• Data to examine:
------------
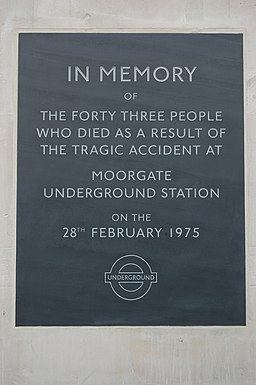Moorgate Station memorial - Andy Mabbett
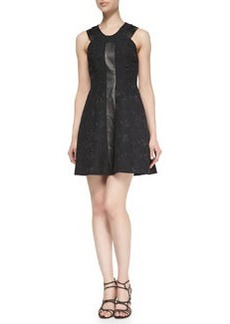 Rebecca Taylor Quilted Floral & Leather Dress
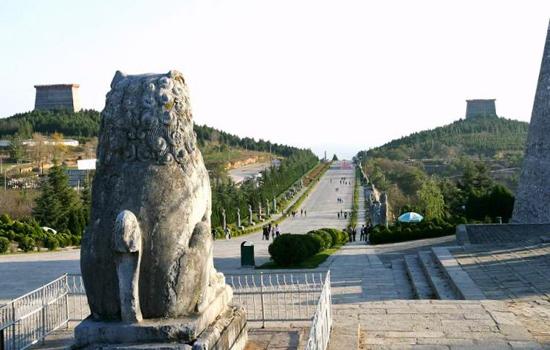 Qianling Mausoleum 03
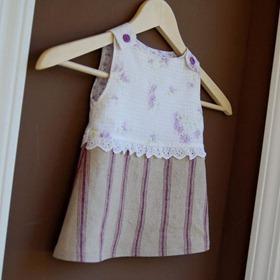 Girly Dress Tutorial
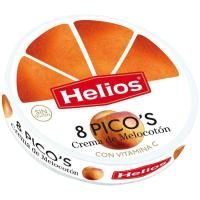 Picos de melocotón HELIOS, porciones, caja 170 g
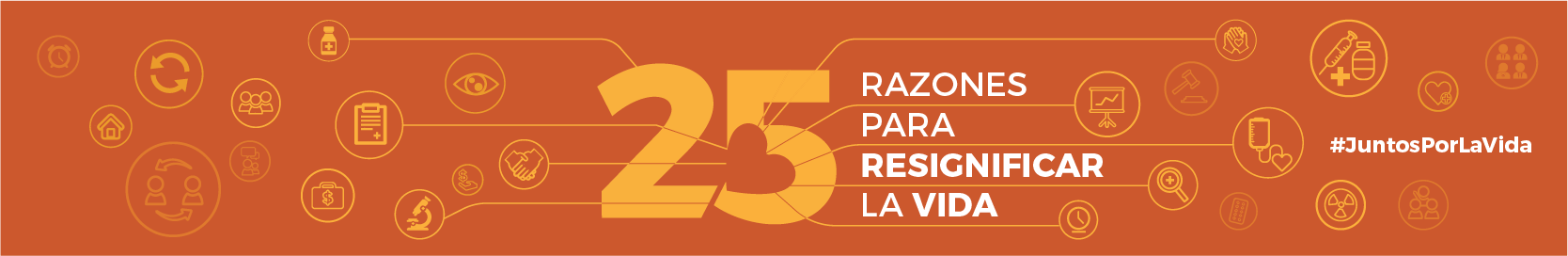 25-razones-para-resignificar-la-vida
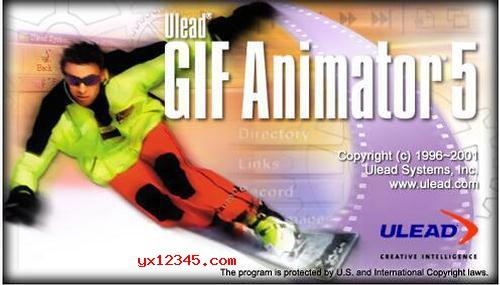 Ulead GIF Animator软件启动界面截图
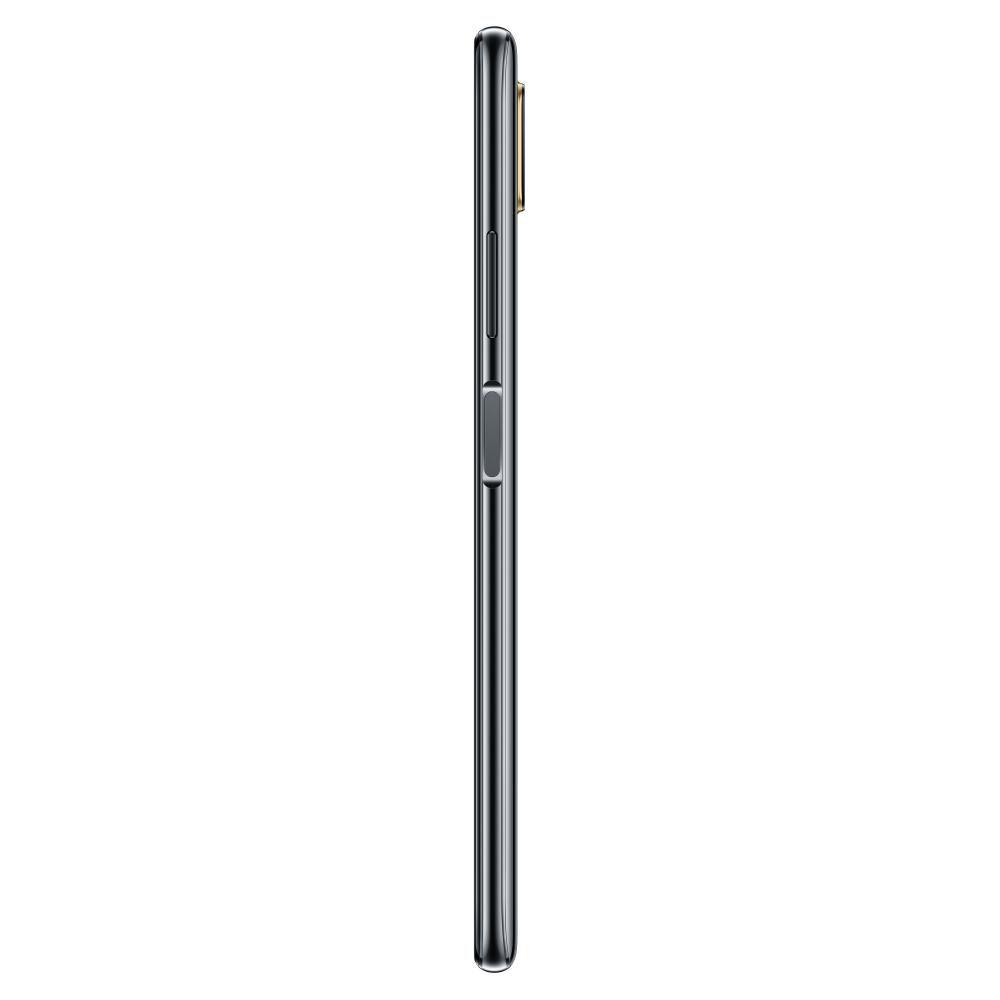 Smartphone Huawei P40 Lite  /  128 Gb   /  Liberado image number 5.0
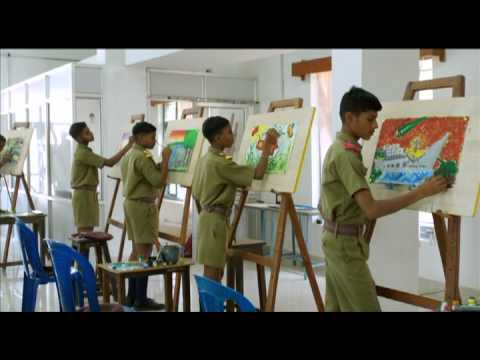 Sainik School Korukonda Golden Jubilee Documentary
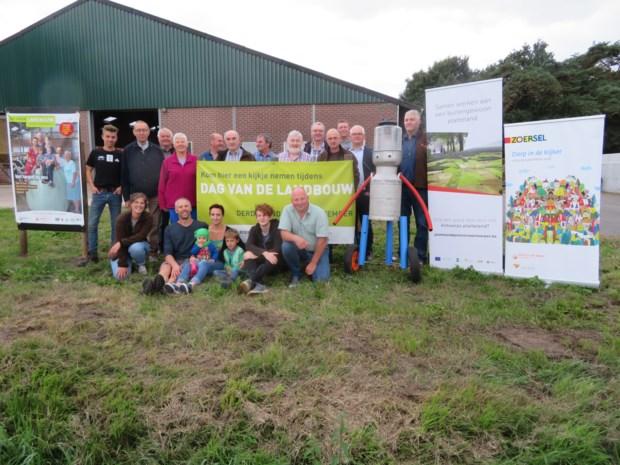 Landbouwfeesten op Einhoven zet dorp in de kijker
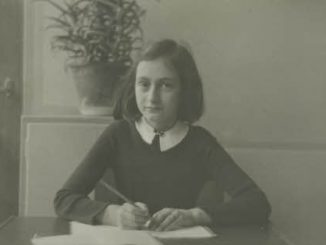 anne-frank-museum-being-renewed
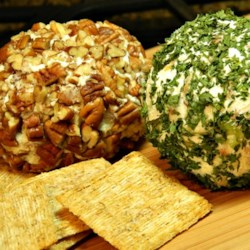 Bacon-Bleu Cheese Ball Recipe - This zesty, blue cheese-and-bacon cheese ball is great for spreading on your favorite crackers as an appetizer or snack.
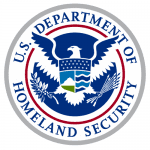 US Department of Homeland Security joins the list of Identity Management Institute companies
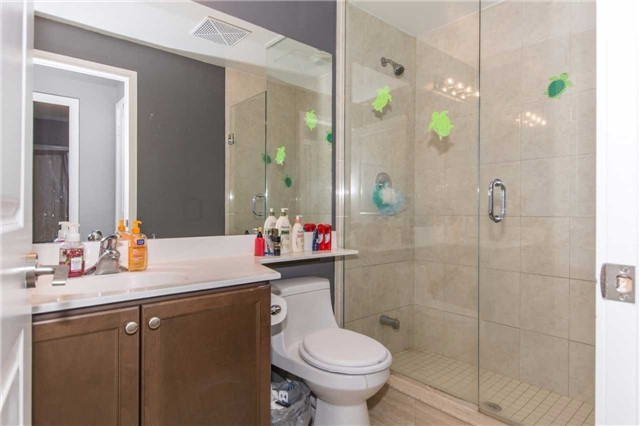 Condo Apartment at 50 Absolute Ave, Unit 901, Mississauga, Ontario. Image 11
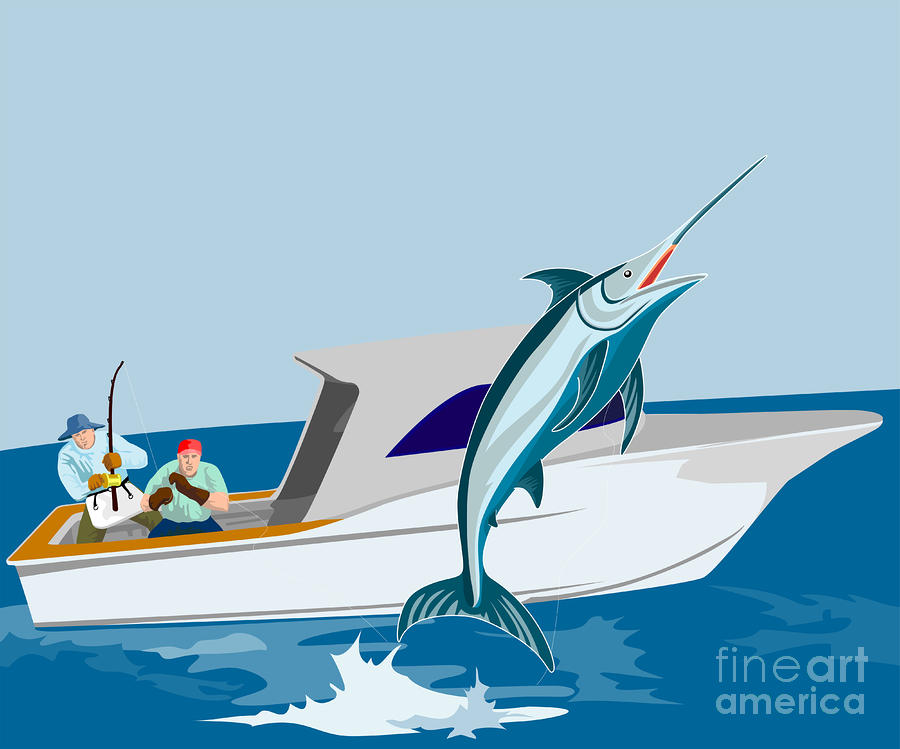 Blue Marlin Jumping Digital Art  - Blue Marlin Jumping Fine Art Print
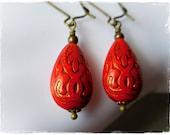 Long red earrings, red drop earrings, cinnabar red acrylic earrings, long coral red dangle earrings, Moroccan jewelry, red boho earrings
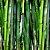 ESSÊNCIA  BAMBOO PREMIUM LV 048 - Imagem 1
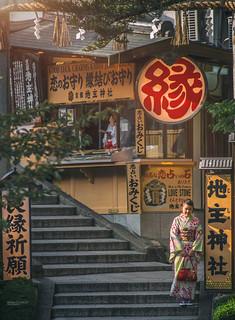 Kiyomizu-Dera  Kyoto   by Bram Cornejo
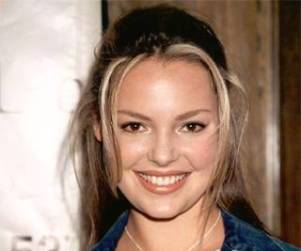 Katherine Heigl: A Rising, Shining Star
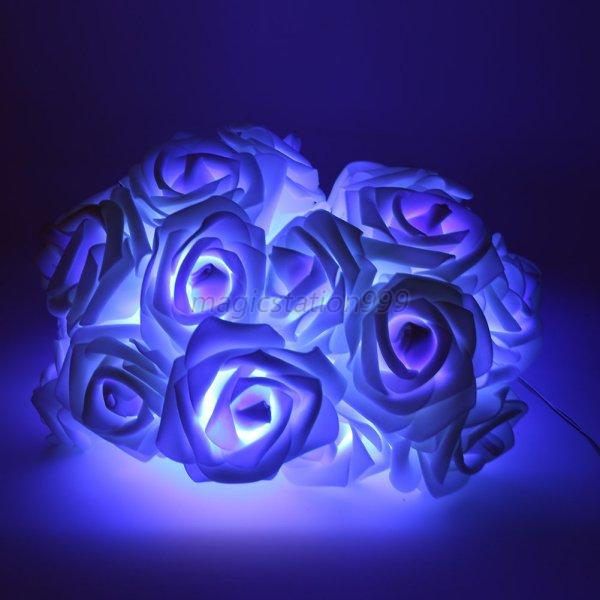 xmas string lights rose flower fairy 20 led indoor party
------------
• To do:
Return only the part above that opens with the line containing "Picos de melocotón" and closes with the line containing "048 - Imagem 1", exactly and with both ends, skipping the pictures.

• Exercise response:
 Picos de melocotón HELIOS, porciones, caja 170 g
 25-razones-para-resignificar-la-vida
 Ulead GIF Animator软件启动界面截图
 Smartphone Huawei P40 Lite  /  128 Gb   /  Liberado image number 5.0
 Sainik School Korukonda Golden Jubilee Documentary
 Landbouwfeesten op Einhoven zet dorp in de kijker
 anne-frank-museum-being-renewed
 Bacon-Bleu Cheese Ball Recipe - This zesty, blue cheese-and-bacon cheese ball is great for spreading on your favorite crackers as an appetizer or snack.
 US Department of Homeland Security joins the list of Identity Management Institute companies
 Condo Apartment at 50 Absolute Ave, Unit 901, Mississauga, Ontario. Image 11
 Blue Marlin Jumping Digital Art  - Blue Marlin Jumping Fine Art Print
 Long red earrings, red drop earrings, cinnabar red acrylic earrings, long coral red dangle earrings, Moroccan jewelry, red boho earrings
 ESSÊNCIA  BAMBOO PREMIUM LV 048 - Imagem 1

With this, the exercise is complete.